A Doença

https://open.spotify.com/playlist/2nC6AyjIcgxAfT2Bl1dKx0?si=Gzj1Xb9nQ4GlEjQueml_tw

Semana passada foi de relembrar de um dia difícil. Um marco difícil e marcas que eu sei que nunca vão se apagar. Segundo aniversário da descoberta e cirurgia do câncer. Segundo ciclo maluco onde as mudanças ainda teimam em chegar e eu mais teimoso ainda teimo em não me acostumar com o que está acontecendo comigo.

Muita coisa tem acontecido e ter estas datas como referência ajuda a pensar no que fiz, no que pretendo fazer e no que chegou o momento de desistir. Talvez por isso eu esteja tão engajado nesta data.

Num primeiro momento, era a data marcada para o lançamento do meu livro. Mas veio a pandemia e não só a minha vida, mas a de todo o planeta virou de pernas para o ar. Então de nada adiantaria lançar o livro agora. O mundo tem outras prioridades e temos que saber o nosso tamanho.

De qualquer forma, falta pouco para ter o livro em mão. Já está escrito e diagramado, em breve vai pra gráfica e provavelmente comece a pré venda. Dificilmente conseguirei um lançamento presencial, é momento de respeitar o isolamento e qualquer aglomeração só deve ocorrer se for inevitável. Coisa que meu livro não é.

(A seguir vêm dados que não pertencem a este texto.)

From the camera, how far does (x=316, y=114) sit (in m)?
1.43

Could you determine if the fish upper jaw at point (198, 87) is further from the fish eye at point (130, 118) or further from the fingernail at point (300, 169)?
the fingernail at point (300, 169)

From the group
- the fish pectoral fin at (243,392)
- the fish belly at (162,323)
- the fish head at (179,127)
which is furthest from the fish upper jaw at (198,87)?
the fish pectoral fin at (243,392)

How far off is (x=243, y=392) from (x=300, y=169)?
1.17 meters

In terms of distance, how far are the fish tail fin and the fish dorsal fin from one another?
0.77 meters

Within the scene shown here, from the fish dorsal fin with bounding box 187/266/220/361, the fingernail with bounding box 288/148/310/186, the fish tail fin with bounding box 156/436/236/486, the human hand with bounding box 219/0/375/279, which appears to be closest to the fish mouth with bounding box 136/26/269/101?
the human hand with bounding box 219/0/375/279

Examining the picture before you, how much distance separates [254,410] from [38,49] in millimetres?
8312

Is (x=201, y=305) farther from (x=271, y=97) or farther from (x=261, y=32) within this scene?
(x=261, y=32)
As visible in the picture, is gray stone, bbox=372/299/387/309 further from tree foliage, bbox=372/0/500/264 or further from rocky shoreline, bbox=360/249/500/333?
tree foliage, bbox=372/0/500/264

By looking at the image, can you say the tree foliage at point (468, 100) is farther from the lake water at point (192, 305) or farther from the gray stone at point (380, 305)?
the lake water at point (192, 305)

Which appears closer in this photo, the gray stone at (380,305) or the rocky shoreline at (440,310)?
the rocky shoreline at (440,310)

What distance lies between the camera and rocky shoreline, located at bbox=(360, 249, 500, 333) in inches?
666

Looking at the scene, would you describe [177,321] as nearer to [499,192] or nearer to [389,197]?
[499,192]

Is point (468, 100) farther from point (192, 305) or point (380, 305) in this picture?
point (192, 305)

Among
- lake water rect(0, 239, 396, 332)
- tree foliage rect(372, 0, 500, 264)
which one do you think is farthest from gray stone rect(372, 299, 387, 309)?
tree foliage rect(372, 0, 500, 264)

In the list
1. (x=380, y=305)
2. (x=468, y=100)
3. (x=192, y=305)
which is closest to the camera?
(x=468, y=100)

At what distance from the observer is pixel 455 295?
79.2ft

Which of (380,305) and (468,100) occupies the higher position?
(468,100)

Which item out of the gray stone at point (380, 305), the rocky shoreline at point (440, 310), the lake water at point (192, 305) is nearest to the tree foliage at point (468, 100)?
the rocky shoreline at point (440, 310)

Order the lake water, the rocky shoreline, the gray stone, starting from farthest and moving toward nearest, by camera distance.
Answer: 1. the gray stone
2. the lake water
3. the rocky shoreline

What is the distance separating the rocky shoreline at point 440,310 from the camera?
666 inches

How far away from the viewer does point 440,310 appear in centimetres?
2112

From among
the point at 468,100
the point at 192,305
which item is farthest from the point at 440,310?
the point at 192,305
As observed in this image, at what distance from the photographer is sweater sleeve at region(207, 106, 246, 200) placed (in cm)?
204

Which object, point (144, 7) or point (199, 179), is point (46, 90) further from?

Tenho ainda recebido diversas playlists que ainda não divulguei. E tenho um motivo real para isto. Não é preguiça, muito pelo contrário. Estou apenas aprendendo novas formas de comunicação e produção durante a quarentena. Aliás tenho aprendido muita coisa mesmo. A quarentena tem sido um período muito meu comigo mesmo. Sendo grupo de risco, evito ao máximo me expor e pensando também no coletivo, se não sou obrigado, não colocarei mais gente nas ruas. Se faz muito tempo que não vejo muita gente, também é verdade dizer que fazia muito tempo que não estava tanto comigo mesmo.

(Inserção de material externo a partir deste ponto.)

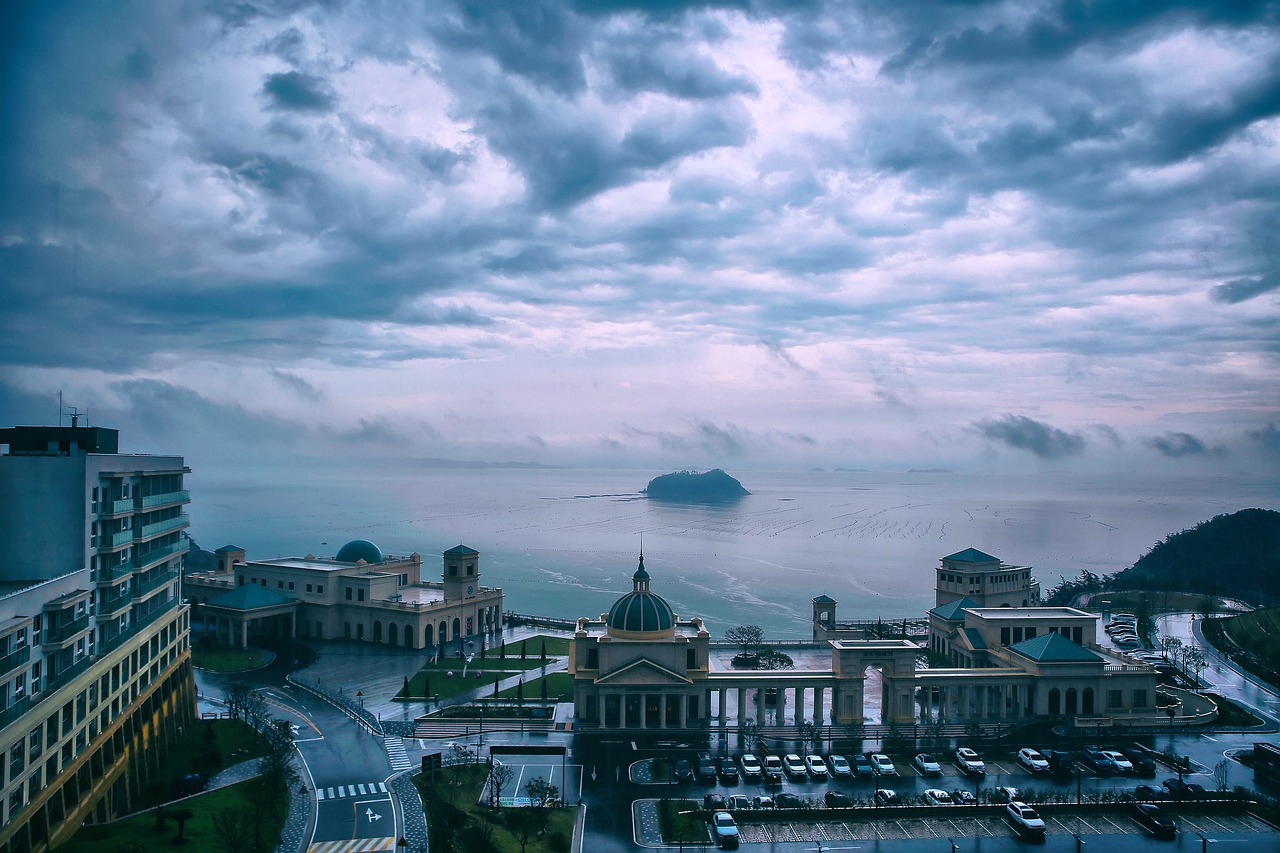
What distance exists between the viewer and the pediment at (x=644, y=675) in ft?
147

Tive algumas pequenas vitórias que merecem destaque, como por exemplo, poder ajudar uns alunos que me perguntaram como fazer um aplicativo para celular, hoje posso dizer que sou capaz disso. Tanto que as playlists que vocês me enviam estão todas virando um.

As dificuldades de movimentação nas mãos também foram alvo de estudos. Se não tenho a mesma firmeza de antes (e nem corro atrás dela), tomei coragem pra um curso de marcenaria, com as máquinas certas consigo produzir coisas que me achava incapaz. E além disso, ainda inclua na lista aulas de encadernação, programação, editoração e muito mais. Hoje me acho um professor maker mais completo e com mais recursos do que quando saímos todos em quarentena. Posso ter perdido mobilidade e força, mas ainda tenho o cérebro.

E é essa briga minha que o último dia 11 marcou. Os dois anos de uma ferrenha luta do meu corpo comigo mesmo. Onde ele sempre tenta me jogar pra baixo e eu tento provar que ainda não é a hora. Sei que provavelmente em algum momento eu vá perder, mas por enquanto esta divertido brigar.

As músicas desta playlist funcionam para mim como a trilha sonora dessa guerra. Cada canção de certa forma embala batalhas diferentes. Talvez agora nem faça tanto sentido, afinal as músicas parecem não conversar entre si. Mas elas falam muito comigo e talvez quando você puder pegar o livro em mãos, possa entender o que cada uma delas representa para mim (mesmo não sendo obrigatoriamente minhas músicas prediletas).

E essa é apenas uma das playlists que o livro traz!.